Pourquoi le préférez-vous aux autres ?

Je l’aime bien parce qu’on y trouve à la fois de l’humour et une petite touche de poésie, et aussi à cause des jolies illustrations d’Orbie.

 

Quelle place la lecture occupait-elle chez vos parents ?

Je viens d’une famille modeste, et il n’y avait pas de livres à la maison, parce qu’il n’y avait pas d’argent pour en acheter. J’ai découvert les livres dans la petite bibliothèque de la classe, puis j’ai emprunté des livres à la bibliothèque municipale. Mes parents n’avaient pas eu la chance de faire de longues études, mais ils accordaient une grande importance à l’éducation et nous ont encouragées à étudier, mes deux sœurs et moi.

 

Quand avez-vous écrit votre premier livre ? De quoi parle-t-il ?

J’ai publié mon premier livre en 1988 (ouf! ça fait longtemps…). C’est l’histoire d’un roi qui refuse d’apprendre le nom des choses.

 

Quel était autrefois votre écrivain préféré ?

Le premier livre qui m’a laissé un souvenir marquant est Le pays où l’on n’arrive jamais, d’André Dhôtel, lu en 6eannée.

 

Écrivez-vous la nuit ou êtes-vous plutôt une lève-tôt ?

Jamais la nuit, j’aime trop dormir. Pas trop tôt non plus, pour la même raison!

 

Écrivez-vous sur de longues périodes (plusieurs heures) par jour ?

Je suis peu constante. Je peux écrire plusieurs heures une journée, puis ne rien écrire pendant quelques jours.

 

Vous écrivez à la main ou avec un ordinateur ?

J’écris à l’ordinateur, pour pouvoir me corriger plus facilement et parce que c’est plus rapide qu’à la main.

 

Faites-vous lire votre manuscrit ? À qui ?

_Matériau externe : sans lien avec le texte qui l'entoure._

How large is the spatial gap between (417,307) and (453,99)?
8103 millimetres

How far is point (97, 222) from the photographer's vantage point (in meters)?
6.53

Je le fais souvent lire à ma fille, qui est une très bonne critique.

 

Le fait d’avoir eu des enfants a-t-il influé sur votre activité littéraire ? Si oui, de quelle manière ?

Je n’aurais probablement pas pensé à écrire pour les enfants si je n’avais pas eu d’enfants. Aujourd’hui, mes petits-enfants m’aident à rester proche des jeunes.

 

Rencontrez-vous souvent vos lecteurs ? Dans quel cadre ?

Je fais des rencontres dans les écoles ou en bibliothèque, et j’adore voir les réactions des enfants et échanger avec eux.